» What you need to do: Transcribe the entries from the line with "Of the asphalt" to the line with "Answer: the red", both included, reproducing each line precisely.

━━━━

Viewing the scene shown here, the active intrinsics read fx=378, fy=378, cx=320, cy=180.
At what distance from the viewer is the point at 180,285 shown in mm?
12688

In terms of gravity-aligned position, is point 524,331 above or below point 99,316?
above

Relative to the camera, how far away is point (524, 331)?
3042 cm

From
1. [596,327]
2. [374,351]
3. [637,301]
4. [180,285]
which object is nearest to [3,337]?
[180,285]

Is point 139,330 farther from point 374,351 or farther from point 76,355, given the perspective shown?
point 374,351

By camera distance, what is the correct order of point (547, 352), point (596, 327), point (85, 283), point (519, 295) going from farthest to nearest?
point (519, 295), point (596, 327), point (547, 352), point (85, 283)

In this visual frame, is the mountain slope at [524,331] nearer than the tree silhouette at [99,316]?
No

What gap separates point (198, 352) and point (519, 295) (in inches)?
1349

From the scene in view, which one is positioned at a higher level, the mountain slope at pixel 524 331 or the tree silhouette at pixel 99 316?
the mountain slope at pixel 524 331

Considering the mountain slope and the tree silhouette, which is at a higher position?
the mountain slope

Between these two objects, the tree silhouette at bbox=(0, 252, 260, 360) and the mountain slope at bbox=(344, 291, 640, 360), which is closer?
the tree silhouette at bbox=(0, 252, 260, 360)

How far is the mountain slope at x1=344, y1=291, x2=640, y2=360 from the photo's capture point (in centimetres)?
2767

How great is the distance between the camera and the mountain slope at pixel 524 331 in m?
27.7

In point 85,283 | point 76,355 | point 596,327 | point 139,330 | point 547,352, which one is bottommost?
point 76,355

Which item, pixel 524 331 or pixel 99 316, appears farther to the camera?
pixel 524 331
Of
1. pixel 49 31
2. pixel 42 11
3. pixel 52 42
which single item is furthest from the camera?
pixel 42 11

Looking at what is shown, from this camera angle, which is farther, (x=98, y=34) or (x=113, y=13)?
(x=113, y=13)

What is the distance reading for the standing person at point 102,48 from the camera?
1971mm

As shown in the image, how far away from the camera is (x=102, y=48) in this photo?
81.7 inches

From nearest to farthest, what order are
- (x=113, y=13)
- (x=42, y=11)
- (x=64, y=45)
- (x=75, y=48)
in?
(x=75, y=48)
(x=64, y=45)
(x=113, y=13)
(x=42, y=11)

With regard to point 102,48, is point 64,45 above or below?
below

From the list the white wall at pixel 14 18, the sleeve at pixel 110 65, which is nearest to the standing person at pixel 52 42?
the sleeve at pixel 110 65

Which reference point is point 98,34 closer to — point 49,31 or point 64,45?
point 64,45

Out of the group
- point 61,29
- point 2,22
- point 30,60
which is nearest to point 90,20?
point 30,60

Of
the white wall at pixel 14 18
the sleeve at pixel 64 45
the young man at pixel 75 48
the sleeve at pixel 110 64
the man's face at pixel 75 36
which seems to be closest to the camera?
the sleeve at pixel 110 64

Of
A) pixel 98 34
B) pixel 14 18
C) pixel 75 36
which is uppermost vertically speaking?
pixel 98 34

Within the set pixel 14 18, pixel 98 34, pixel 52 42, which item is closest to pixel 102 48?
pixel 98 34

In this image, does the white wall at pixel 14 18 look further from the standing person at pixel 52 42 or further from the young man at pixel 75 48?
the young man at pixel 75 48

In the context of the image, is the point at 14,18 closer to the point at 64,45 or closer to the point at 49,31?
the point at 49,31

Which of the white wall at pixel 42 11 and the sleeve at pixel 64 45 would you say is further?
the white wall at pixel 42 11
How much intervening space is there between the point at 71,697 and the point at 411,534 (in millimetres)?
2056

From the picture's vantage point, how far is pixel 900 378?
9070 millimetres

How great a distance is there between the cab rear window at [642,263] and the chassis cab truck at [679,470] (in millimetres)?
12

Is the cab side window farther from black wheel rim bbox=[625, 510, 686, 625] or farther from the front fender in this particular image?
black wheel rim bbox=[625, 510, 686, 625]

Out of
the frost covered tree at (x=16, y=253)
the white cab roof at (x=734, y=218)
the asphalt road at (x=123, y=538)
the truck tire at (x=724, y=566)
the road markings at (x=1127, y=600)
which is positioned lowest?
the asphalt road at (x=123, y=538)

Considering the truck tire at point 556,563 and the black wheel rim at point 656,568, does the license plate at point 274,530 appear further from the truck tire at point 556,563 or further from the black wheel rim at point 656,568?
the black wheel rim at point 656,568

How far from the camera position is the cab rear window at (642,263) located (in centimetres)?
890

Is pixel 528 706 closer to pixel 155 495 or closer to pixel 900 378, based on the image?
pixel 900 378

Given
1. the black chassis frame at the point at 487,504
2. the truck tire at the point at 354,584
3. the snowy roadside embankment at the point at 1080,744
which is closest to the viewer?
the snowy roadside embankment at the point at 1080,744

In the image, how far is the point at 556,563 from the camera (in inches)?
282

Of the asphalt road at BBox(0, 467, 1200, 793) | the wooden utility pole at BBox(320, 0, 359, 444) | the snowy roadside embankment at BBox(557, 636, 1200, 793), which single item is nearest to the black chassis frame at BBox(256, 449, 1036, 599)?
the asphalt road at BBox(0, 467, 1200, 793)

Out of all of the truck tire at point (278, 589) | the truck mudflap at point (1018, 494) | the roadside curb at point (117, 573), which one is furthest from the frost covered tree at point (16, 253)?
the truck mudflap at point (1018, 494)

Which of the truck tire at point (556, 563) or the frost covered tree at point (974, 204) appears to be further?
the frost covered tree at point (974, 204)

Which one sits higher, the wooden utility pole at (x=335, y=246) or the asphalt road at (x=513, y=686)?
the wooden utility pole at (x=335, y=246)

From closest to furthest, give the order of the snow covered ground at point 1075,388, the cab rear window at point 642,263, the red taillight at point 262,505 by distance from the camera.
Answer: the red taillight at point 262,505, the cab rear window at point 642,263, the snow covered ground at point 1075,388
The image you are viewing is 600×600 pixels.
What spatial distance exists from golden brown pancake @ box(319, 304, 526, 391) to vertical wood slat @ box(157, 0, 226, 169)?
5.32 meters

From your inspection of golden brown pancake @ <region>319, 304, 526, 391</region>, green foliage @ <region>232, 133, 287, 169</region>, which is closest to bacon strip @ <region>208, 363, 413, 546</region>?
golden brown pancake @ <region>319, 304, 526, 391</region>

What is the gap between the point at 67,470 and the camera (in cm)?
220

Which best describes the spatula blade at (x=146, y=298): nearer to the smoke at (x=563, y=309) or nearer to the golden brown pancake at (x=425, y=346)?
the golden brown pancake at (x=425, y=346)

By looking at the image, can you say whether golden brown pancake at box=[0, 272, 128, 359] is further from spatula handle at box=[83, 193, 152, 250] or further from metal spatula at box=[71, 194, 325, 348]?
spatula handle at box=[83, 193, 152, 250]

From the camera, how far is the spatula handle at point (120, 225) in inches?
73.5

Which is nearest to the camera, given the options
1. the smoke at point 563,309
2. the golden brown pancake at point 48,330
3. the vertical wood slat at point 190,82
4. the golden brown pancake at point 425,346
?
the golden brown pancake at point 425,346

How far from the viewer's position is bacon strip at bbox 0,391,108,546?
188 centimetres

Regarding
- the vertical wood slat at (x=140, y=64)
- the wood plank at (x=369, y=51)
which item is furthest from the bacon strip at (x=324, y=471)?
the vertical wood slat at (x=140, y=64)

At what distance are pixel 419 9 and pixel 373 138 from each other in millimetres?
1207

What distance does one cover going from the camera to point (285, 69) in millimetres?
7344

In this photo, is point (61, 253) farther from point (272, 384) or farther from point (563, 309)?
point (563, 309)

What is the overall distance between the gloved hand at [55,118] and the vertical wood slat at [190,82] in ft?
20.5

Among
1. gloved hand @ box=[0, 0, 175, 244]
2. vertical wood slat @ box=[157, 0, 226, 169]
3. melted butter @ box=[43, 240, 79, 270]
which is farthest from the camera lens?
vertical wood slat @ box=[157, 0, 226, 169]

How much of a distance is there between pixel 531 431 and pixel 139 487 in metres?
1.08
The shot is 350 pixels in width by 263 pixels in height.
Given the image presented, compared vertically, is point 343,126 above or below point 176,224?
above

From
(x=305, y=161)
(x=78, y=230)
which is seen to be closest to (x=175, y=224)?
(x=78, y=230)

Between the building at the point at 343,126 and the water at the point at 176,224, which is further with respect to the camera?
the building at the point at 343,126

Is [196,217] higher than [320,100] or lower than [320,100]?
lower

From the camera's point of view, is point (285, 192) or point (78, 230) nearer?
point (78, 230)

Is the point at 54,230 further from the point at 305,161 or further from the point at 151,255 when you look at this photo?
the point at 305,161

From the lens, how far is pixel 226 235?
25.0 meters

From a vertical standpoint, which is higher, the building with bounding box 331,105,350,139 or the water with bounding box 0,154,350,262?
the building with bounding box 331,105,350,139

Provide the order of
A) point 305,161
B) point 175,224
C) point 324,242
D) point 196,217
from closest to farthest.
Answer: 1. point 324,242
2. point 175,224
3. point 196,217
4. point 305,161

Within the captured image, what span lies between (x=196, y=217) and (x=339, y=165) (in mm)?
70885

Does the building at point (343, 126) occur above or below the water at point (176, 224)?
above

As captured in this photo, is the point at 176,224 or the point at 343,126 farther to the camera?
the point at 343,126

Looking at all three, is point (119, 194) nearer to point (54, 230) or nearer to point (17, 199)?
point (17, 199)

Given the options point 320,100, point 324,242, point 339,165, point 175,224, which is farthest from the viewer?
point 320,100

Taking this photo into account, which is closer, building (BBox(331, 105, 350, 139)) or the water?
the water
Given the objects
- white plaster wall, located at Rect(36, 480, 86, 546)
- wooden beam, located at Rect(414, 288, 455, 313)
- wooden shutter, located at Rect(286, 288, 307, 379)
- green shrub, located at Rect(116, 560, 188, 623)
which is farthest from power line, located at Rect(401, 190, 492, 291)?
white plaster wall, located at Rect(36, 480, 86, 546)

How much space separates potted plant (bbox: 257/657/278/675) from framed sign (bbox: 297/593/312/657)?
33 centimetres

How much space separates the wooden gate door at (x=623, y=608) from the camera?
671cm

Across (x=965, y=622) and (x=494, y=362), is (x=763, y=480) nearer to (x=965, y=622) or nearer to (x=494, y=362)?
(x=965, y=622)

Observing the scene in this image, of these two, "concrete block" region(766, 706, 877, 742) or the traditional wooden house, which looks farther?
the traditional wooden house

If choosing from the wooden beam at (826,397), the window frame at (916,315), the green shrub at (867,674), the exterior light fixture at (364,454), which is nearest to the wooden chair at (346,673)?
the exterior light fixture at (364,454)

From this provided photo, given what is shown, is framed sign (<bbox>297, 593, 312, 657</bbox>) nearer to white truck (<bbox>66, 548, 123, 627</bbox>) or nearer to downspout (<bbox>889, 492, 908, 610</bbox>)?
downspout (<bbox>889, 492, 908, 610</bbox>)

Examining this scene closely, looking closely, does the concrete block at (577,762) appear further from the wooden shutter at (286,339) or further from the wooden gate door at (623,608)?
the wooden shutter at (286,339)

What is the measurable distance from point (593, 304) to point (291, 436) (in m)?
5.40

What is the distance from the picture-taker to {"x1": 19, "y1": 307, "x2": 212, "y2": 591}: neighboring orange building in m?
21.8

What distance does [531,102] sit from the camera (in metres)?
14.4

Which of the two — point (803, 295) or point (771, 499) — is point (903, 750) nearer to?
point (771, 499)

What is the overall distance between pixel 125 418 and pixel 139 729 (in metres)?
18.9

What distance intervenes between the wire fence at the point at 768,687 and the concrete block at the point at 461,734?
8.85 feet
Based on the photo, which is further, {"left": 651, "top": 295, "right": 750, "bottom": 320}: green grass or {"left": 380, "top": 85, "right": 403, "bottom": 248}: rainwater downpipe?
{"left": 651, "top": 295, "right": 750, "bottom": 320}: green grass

━━━━

» Response:
Of the asphalt road at BBox(0, 467, 1200, 793) | the wooden utility pole at BBox(320, 0, 359, 444) | the snowy roadside embankment at BBox(557, 636, 1200, 793), which single item is nearest to the black chassis frame at BBox(256, 449, 1036, 599)?
the asphalt road at BBox(0, 467, 1200, 793)

Out of all of the truck tire at point (278, 589) | the truck mudflap at point (1018, 494) | the roadside curb at point (117, 573), which one is furthest from the frost covered tree at point (16, 253)?
the truck mudflap at point (1018, 494)

Which of the truck tire at point (556, 563) or the frost covered tree at point (974, 204) appears to be further?
the frost covered tree at point (974, 204)

Which one sits higher, the wooden utility pole at (x=335, y=246) or the asphalt road at (x=513, y=686)?
the wooden utility pole at (x=335, y=246)

From closest to furthest, give the order of the snow covered ground at point 1075,388, the cab rear window at point 642,263, the red taillight at point 262,505 by distance from the camera.
Answer: the red taillight at point 262,505, the cab rear window at point 642,263, the snow covered ground at point 1075,388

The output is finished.